# [What you will do]
Arrange the lines of the records as a Markdown table, starting at the line that contains "How widely are" and ending at the final line of the records, with both ends included. Use the columns "Row" for the row number and "Record Line" for the line itself, and leave out blank lines.
========
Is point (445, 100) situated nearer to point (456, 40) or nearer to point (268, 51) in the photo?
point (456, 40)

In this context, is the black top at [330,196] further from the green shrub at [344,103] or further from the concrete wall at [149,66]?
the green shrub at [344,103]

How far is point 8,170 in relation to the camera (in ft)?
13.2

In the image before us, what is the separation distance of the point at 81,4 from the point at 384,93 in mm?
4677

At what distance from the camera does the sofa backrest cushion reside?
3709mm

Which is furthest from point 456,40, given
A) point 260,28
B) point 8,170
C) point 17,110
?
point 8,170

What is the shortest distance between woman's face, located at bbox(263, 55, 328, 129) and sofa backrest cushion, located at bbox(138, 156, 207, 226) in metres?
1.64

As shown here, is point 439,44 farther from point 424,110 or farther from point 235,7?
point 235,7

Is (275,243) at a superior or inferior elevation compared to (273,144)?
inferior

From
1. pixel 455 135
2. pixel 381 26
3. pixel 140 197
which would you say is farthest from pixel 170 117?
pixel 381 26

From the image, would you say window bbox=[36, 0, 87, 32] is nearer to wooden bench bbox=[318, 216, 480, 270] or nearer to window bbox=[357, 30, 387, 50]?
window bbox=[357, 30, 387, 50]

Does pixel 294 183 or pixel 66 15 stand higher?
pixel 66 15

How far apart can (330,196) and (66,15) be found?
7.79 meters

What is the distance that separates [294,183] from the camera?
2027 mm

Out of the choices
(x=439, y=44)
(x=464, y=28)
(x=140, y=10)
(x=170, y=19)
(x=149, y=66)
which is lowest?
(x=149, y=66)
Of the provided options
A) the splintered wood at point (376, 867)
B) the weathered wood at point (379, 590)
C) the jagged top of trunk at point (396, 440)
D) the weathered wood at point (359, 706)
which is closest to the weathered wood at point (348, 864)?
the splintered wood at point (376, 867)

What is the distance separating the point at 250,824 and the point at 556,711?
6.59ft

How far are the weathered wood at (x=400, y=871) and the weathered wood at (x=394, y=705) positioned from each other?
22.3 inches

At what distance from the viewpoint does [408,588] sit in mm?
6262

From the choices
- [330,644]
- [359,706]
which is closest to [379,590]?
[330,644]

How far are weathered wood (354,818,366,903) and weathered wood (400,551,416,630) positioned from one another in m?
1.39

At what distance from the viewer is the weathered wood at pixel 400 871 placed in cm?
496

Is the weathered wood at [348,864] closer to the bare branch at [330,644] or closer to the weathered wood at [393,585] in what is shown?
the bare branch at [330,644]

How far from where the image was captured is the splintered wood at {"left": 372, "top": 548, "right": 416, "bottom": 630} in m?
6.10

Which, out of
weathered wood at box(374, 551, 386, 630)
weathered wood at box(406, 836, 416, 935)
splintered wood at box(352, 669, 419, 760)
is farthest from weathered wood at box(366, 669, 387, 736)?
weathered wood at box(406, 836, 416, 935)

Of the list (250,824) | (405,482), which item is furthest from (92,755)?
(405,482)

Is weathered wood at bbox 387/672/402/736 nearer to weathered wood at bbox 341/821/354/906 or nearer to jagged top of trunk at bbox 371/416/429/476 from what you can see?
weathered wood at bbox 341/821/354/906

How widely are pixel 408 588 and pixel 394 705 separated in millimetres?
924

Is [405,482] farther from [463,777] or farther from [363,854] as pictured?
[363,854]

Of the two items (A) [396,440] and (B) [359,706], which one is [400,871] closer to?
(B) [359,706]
========
# [Correct response]
| Row | Record Line |
|---|---|
| 1 | How widely are pixel 408 588 and pixel 394 705 separated in millimetres? |
| 2 | 924 |
| 3 | Is [405,482] farther from [463,777] or farther from [363,854] as pictured? |
| 4 | [363,854] |
| 5 | Of the two items (A) [396,440] and (B) [359,706], which one is [400,871] closer to? |
| 6 | (B) [359,706] |